EXERCISE TASK>
Copy the entries below, substituting "Reference frame" for "Coordinate frame" and leaving everything else untouched.

PROVIDED ENTRIES>
········
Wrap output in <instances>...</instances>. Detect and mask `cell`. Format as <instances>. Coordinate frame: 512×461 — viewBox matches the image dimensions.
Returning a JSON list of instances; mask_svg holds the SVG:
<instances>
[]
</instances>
········
CORRECT RESPONSE>
Wrap output in <instances>...</instances>. Detect and mask `cell`. Format as <instances>. Reference frame: 512×461 — viewBox matches the image dimensions.
Returning a JSON list of instances; mask_svg holds the SVG:
<instances>
[]
</instances>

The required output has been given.